Giada De Laurentiis’ sunny Limoncello and Almond Biscotti will impress this season
Light, citrusy, and nutty, the Food Network star’s Italian cookies are sure to be a hit this holiday season. The combination of lemon and almond is hard to resist, as the chef pointed out on her food blog Giadzy: “These airy, crisp and light cookies are a perfect afternoon snack or bite with espresso.”
As easy as these cookies (full ingredient quantities and reviews can be found on the Food Network website) are to gobble up, they’re just as simple to make. De Laurentiis revealed that the secret to this cookie is its foundation: egg whites.
“I put a little bit of salt in my two egg whites,” she says in the Food Network video for this recipe, adding as well a half-cup of sugar to the whites. “Really, this is the base of this cookie. It’s a very light, airy cookie. That’s why there are just egg whites and no egg yolk.”
How to make De Laurentiis’ Italian cookies
To the beaten egg whites are added almond flour (“The only flour that’s in here is almond because in Capri, they grow tons and tons of almonds, so most of the desserts use almond flour, which makes a lot of sense”) and sliced almonds. Now, De Laurentiis says, comes “the fun part: some limoncello.” One-third of a cup of the lemon liqueur is poured in (“You don’t want to add in too much. You want to have just enough to get that potency”). Adding even more lemon flavor to the cookie is the zest of three lemons.
The ingredients are folded together (“holding on to the egg whites and their texture”) and the batter is spooned onto a cookie sheet, which is then placed into a preheated 350-degree F oven for 25 minutes.
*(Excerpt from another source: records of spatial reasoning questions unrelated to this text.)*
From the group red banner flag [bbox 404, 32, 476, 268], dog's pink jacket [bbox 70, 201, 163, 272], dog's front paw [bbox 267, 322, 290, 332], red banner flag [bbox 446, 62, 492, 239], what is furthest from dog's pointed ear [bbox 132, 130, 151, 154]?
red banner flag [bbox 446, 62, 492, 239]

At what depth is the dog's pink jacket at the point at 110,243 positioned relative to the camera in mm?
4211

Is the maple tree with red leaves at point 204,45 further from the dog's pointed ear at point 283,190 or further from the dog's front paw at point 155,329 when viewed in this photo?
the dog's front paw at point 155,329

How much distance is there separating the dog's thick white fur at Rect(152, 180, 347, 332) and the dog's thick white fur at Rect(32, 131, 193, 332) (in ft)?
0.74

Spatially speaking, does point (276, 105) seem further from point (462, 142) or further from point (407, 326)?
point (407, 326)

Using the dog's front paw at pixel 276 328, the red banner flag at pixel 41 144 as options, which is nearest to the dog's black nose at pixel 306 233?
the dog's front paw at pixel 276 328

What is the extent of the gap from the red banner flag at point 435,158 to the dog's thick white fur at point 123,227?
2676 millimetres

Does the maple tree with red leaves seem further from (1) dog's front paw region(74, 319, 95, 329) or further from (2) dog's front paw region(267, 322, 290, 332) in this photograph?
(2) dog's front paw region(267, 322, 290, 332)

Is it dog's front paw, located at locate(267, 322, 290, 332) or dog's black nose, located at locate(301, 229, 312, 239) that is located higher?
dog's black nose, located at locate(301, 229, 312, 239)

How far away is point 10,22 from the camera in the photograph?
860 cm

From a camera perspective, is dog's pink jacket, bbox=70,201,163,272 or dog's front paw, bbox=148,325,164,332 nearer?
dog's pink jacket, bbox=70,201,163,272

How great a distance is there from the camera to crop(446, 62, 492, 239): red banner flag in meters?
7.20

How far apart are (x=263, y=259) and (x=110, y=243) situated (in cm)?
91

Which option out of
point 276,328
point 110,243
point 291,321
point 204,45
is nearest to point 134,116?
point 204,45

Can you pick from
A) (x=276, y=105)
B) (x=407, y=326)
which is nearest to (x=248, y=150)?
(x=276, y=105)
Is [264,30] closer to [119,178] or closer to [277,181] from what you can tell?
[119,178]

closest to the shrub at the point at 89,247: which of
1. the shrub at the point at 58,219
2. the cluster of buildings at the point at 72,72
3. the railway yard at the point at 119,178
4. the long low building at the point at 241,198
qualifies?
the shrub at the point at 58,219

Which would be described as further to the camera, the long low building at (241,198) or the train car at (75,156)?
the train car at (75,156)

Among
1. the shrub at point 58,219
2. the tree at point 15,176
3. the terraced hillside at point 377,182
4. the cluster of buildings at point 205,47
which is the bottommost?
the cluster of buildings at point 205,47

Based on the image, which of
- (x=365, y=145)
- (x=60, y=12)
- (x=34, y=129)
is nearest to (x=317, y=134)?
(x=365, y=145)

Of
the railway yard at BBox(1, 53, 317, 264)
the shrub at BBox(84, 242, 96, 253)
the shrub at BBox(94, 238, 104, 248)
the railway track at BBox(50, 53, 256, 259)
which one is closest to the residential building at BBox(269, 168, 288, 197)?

Once they’re out of the oven and cooled, they can be dusted with powdered sugar.
De Laurentiis’ fans were wowed by these cookies
Reviewers were more than impressed with the chef’s tart cookies: “These are so delicious. Perfect with my morning coffee. Way to go Giada,” said one home cook.
Another reviewer agreed saying, “New favorite cookie. I made them this weekend. I already ate 10. Perfectly baked. After removing from the oven I broke it in half to check the middle and it was soft as you had illustrated. Yummy.”
Finally, one home cook pointed out that these biscotti make a delicious gluten-free alternative: “I just made these cookies last night…..they are absolutely delicious….very light, very lemony, and very easy. I love that they are a wonderful, gluten-free, dairy-free choice.”